In this example, subjects \#3 and \#4 (censored at $14^+$ and $15^+$) are
counted in the number at risk at $t = 10$ and $t = 14$, which is why those
denominators are 7 and 6. After their censoring times they drop out of all
later risk sets. This is exactly what lets Kaplan-Meier use partial information
from censored subjects instead of discarding them.
:::
# Part 2: Cox proportional hazards models {#sec-part2}
For reference, here is the fitted model from the exam. The primary exposure is
baseline smoking category (nonsmoker = reference, light smoker $L=1$, heavy
smoker $H=1$), adjusting for age in decades ($A$), behavior pattern ($P$),
overweight ($B$), and high cholesterol ($C$).
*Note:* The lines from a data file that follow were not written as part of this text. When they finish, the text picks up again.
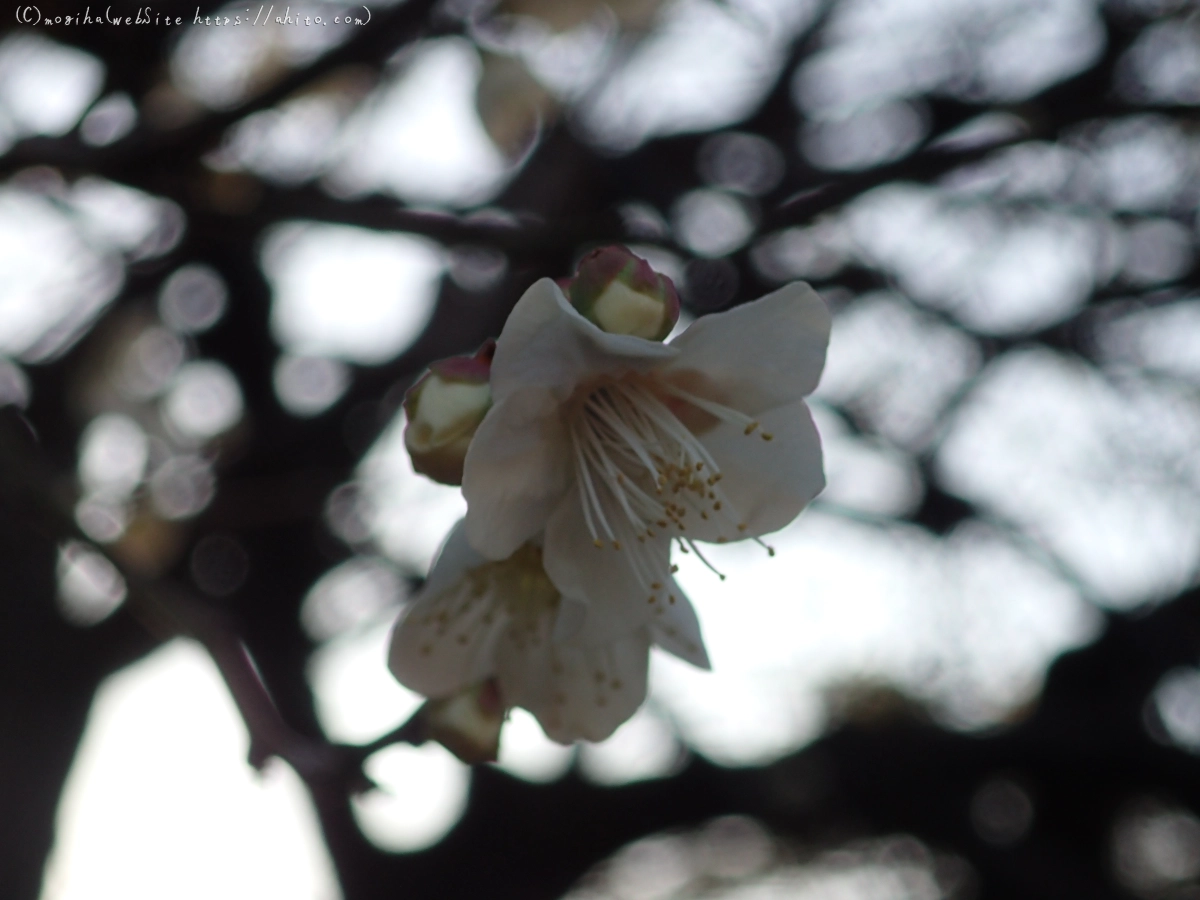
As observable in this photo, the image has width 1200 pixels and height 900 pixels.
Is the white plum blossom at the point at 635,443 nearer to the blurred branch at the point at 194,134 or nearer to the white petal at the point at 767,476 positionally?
the white petal at the point at 767,476

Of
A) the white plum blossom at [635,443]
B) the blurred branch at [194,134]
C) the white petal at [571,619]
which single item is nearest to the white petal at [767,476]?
the white plum blossom at [635,443]

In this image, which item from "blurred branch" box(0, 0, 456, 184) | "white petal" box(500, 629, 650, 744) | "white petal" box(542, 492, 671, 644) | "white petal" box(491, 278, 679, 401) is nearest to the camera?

| Characteristic | $\log(\widehat{HR})$ | $\widehat{HR}$ | 95% CI for HR | $p$ |
|:---------------------|:--------------------:|:--------------:|:-------------:|:---:|
| nonsmoker (ref.) | – | – | – | – |
| light smoker ($L$) | 0.36 | 1.43 | (1.05, 1.95) | 0.023 |
| heavy smoker ($H$) | 0.78 | 2.18 | (1.63, 2.91) | < 0.001 |
| age per decade ($A$) | 0.66 | 1.94 | (1.56, 2.40) | < 0.001 |
| behavior type A ($P$)| 0.73 | 2.06 | (1.58, 2.70) | < 0.001 |
| overweight ($B$) | 0.30 | 1.34 | (1.05, 1.72) | 0.019 |
| high cholesterol ($C$)| 0.75 | 2.12 | (1.65, 2.71) | < 0.001 |
: Cox PH regression for the WCGS CHD data {#tbl-wcgs}
The exam also provided the estimated covariance matrix of the coefficient
estimates (on the $\log(HR)$ scale). The entries we need below are:
$$\V(\hat\beta_L) = 0.024840,
\quad
\V(\hat\beta_H) = 0.021905,
\quad
\Covt(\hat\beta_L, \hat\beta_H) = 0.010504$$
## Writing the model: name every assumption and show where it is used {#sec-write-model}
*Exam reference: **Exercise 2.1** (10 points) — write the mathematical form of the proportional hazards model corresponding to Table 1.*
::: {.callout-warning}
## Common mistake
Several patterns lost the most points here:
- Treating the question as "interpret the coefficients" and writing only the
linear predictor, omitting the **likelihood**, the **distribution
functions**, and the **assumptions**.
- Listing assumption *names* without **showing where they are used**, or
writing the math without naming the assumption.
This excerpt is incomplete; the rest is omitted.